### WHAT THIS TASK INVOLVES
Please decide whether each of these statements agrees with the stock plan passage, answering yes or no and quoting the deciding words of the passage: (a) Vesting of Awards continues during an unpaid leave of absence unless the Administrator provides otherwise. (b) During the Participant's lifetime, an Award may be exercised only by the Participant. (c) If reemployment after an approved leave is not guaranteed, an Incentive Stock Option is treated as a Nonstatutory Stock Option three months after the first day of the leave.

:: GIVEN PASSAGE ::

11. Leaves of Absence/Transfer Between Locations. Unless the Administrator provides otherwise, vesting of Awards granted hereunder will be suspended during any unpaid leave of absence. A Participant will not cease to be an Employee in the case of (i) any leave of absence approved by the Company or (ii) transfers between locations of the Company or between the Company, its Parent, or any Subsidiary or Affiliate. For purposes of Incentive Stock Options, no such leave may exceed three (3) months, unless reemployment upon expiration of such leave is guaranteed by statute or contract. If reemployment upon expiration of a leave of absence approved by the Company is not so guaranteed, then six (6) months following the first (1st) day of such leave any Incentive Stock Option held by the Participant will cease to be treated as an Incentive Stock Option and will be treated for tax purposes as a Nonstatutory Stock Option.

 

12. Transferability of Awards. Unless determined otherwise by the Administrator, an Award may not be sold, pledged, assigned, hypothecated, transferred, or disposed of in any manner other than by will or by the laws of descent or distribution and may be exercised, during the lifetime of the Participant, only by the Participant. If the Administrator makes an Award transferable, such Award will contain such additional terms and conditions as the Administrator deems appropriate.

 

13. Insider Trading Policy. Each Participant who receives an Award shall comply with any policy adopted by the Company from time to time covering transactions in the Company’s securities by Employees, officers and/or Directors of the Company.

 

14. Adjustments; Dissolution or Liquidation; Merger or Change in Control.

 

(a) Adjustments. In the event that any dividend or other distribution (whether in the form of cash, Shares, other securities, or other property), recapitalization, stock split, reverse stock split, reorganization, merger, consolidation, split-up, spin-off, combination, repurchase, or exchange of Shares or other securities of the Company, or other change in the corporate structure of the Company affecting the Shares occurs, the Administrator, in order to prevent diminution or enlargement of the benefits or potential benefits intended to be made available under the Plan, will adjust the number and class of Shares that may be delivered under the Plan and/or the number, class, and price of Shares covered by each outstanding Award, and the numerical Share limits in Section 3 of the Plan.

 

(b) Dissolution or Liquidation. In the event of the proposed dissolution or liquidation of the Company, the Administrator will notify each Participant as soon as practicable prior to the effective date of such proposed transaction. To the extent it has not been previously exercised, an Award will terminate immediately prior to the consummation of such proposed action.

:::
:: GIVEN DATA ::

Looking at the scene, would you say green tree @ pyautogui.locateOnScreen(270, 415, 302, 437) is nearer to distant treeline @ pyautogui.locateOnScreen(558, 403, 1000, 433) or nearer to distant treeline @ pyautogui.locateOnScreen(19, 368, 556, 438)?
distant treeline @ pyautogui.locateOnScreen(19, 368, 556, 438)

:::

### EXPECTED OUTPUT
(a) No: "vesting of Awards granted hereunder will be suspended during any unpaid leave of absence"
(b) Yes: "may be exercised, during the lifetime of the Participant, only by the Participant"
(c) No: "six (6) months following the first (1st) day of such leave any Incentive Stock Option held by the Participant will cease to be treated as an Incentive Stock Option"